CVE-2009-0557

Name of the Vulnerable Software and Affected Versions Microsoft Office Excel versions 2000 SP3 through 2003 SP3 Microsoft Office Excel versions 2007 SP1 through SP2 Microsoft Office Excel Viewer version 2003 SP3 Microsoft Office Excel Viewer (affected versions not specified) Microsoft Office Compatibility Pack for Word, Excel, and PowerPoint 2007 File Formats versions SP1 through SP2 Open XML File Format Converter for Mac (affected versions not specified) Microsoft Office for Mac versions 2004 through 2008

Description A remote code execution issue exists in Microsoft Office Excel, allowing attackers to execute arbitrary code via a crafted Excel file with a malformed record object. This could enable an attacker to take complete control of an affected system, install programs, view, change, or delete data, or create new accounts with full user rights.

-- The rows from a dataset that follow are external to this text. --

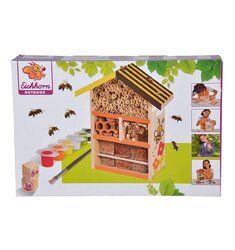 Дървена къща за пчели Eichhorn 100004584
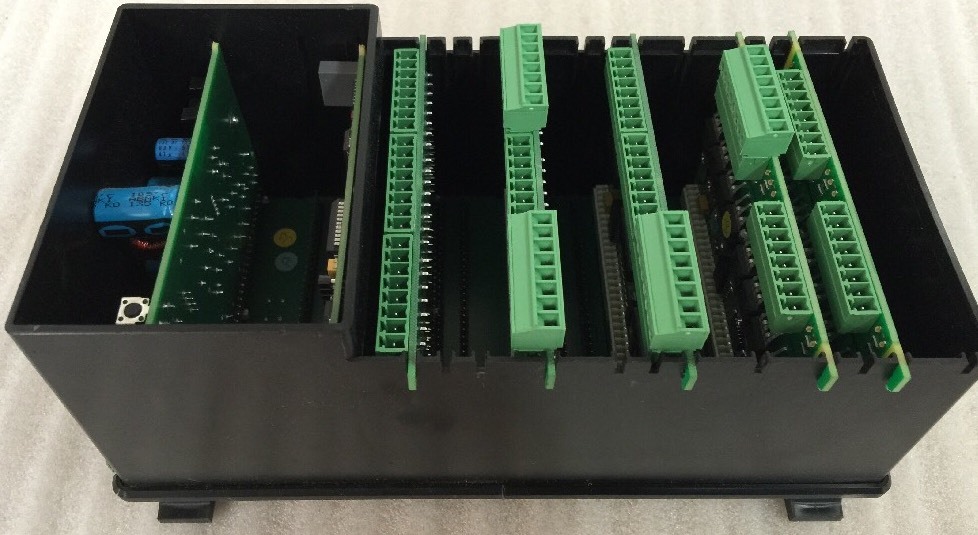 PHOENIX CONTACT CDS CPU PC0021 PC9508 PC0109 PC9904 PC0018, SHIPSAMEDAY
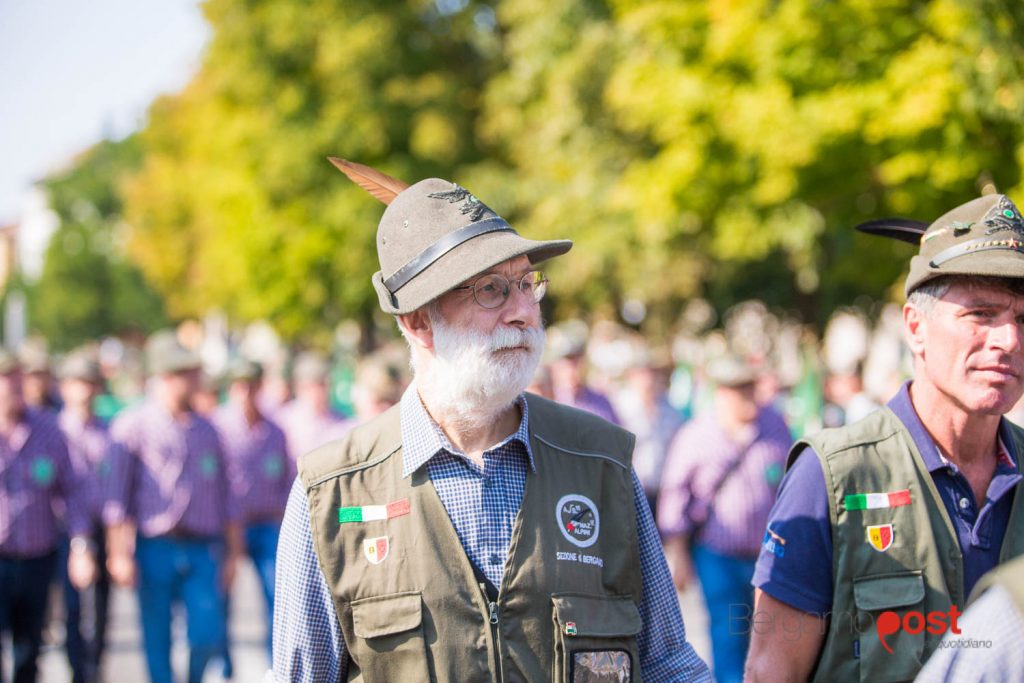 sfilata-alpini-11-settembre-2016-204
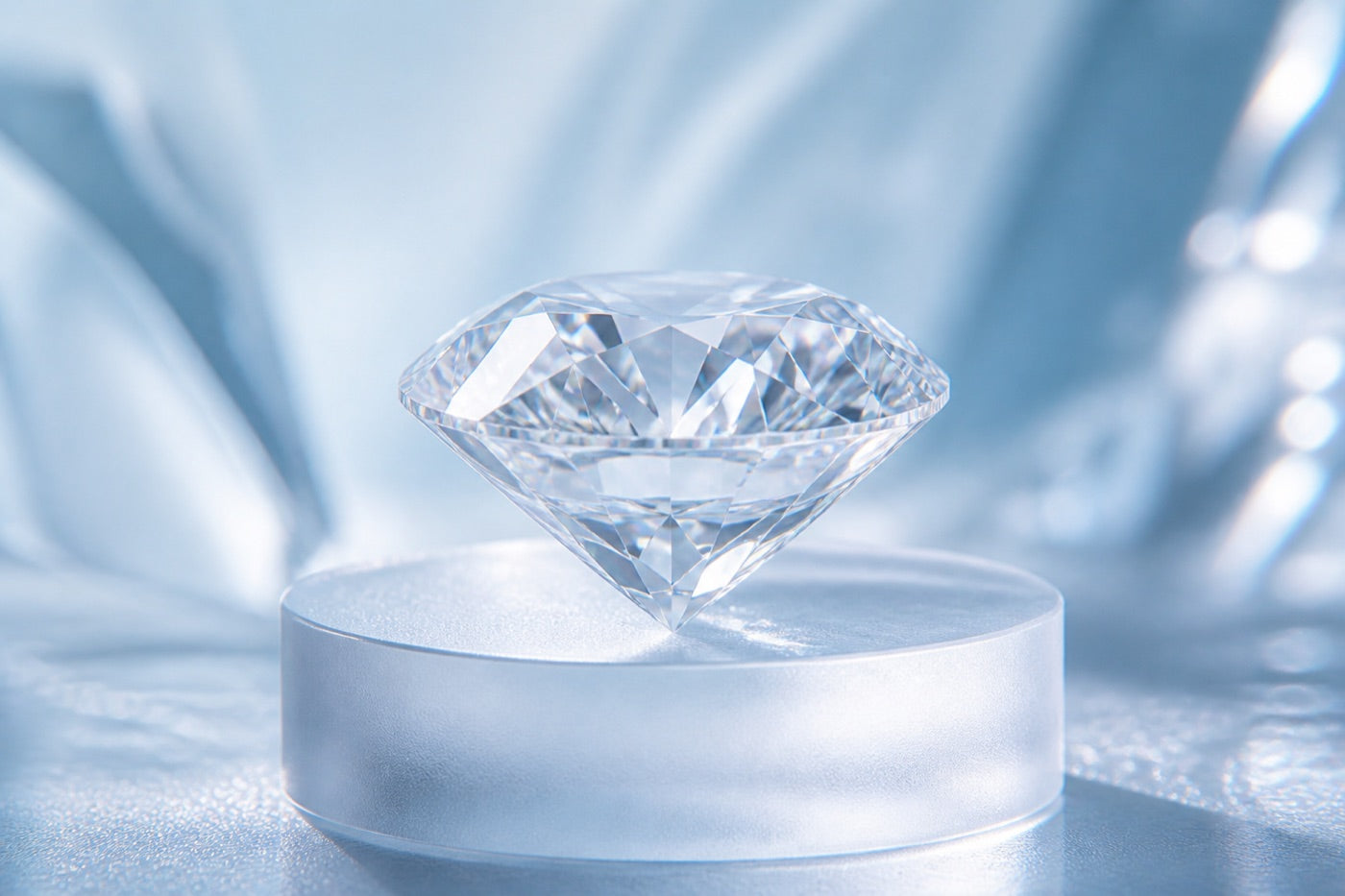 Diamond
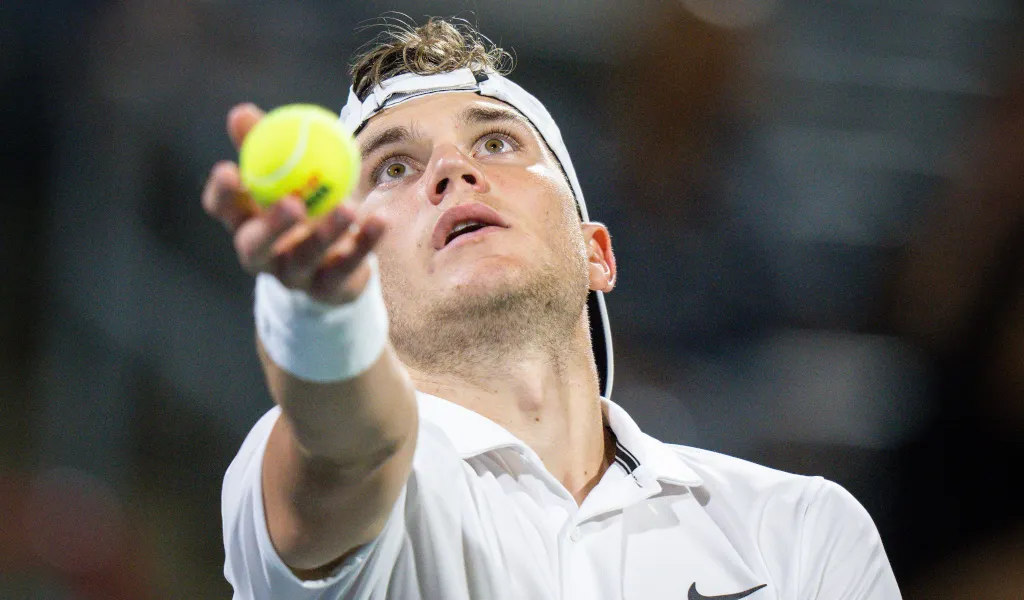 Jack Draper Returns to ATP Tour: What We Know About His Recent Performance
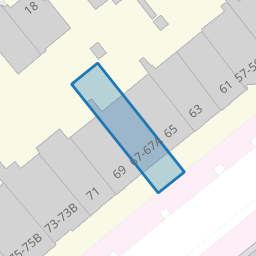 Perceel GVH27-AK-1344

Recommendations For Microsoft Office Excel versions 2000 SP3 through 2003 SP3, update to a newer version to mitigate the risk. For Microsoft Office Excel versions 2007 SP1 through SP2, update to a newer version to mitigate the risk. For Microsoft Office Excel Viewer version 2003 SP3, update to a newer version to mitigate the risk. For Microsoft Office Excel Viewer, at the moment, there is no information about a newer version that contains a fix for this vulnerability. For Microsoft Office Compatibility Pack for Word, Excel, and PowerPoint 2007 File Formats versions SP1 through SP2, update to a newer version to mitigate the risk. For Open XML File Format Converter for Mac, at the moment, there is no information about a newer version that contains a fix for this vulnerability. For Microsoft Office for Mac versions 2004 through 2008, update to a newer version to mitigate the risk.